=== SUPPLIED DATA ===

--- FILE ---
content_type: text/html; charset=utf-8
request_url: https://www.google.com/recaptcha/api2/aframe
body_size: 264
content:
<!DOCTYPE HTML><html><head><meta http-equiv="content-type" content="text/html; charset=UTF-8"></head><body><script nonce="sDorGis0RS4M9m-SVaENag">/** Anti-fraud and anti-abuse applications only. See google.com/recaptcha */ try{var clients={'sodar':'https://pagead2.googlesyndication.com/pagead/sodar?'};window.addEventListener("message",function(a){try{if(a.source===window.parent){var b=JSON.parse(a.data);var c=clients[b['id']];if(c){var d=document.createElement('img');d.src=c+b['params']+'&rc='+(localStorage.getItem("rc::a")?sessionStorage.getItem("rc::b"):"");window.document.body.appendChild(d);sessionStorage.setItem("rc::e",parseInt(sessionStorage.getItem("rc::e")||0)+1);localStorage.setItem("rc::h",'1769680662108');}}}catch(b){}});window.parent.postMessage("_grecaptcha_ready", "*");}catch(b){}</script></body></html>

===

Search the material for "text" and copy each matching line.

content_type: text/html; charset=utf-8
<!DOCTYPE HTML><html><head><meta http-equiv="content-type" content="text/html; charset=UTF-8"></head><body><script nonce="sDorGis0RS4M9m-SVaENag">/** Anti-fraud and anti-abuse applications only. See google.com/recaptcha */ try{var clients={'sodar':'https://pagead2.googlesyndication.com/pagead/sodar?'};window.addEventListener("message",function(a){try{if(a.source===window.parent){var b=JSON.parse(a.data);var c=clients[b['id']];if(c){var d=document.createElement('img');d.src=c+b['params']+'&rc='+(localStorage.getItem("rc::a")?sessionStorage.getItem("rc::b"):"");window.document.body.appendChild(d);sessionStorage.setItem("rc::e",parseInt(sessionStorage.getItem("rc::e")||0)+1);localStorage.setItem("rc::h",'1769680662108');}}}catch(b){}});window.parent.postMessage("_grecaptcha_ready", "*");}catch(b){}</script></body></html>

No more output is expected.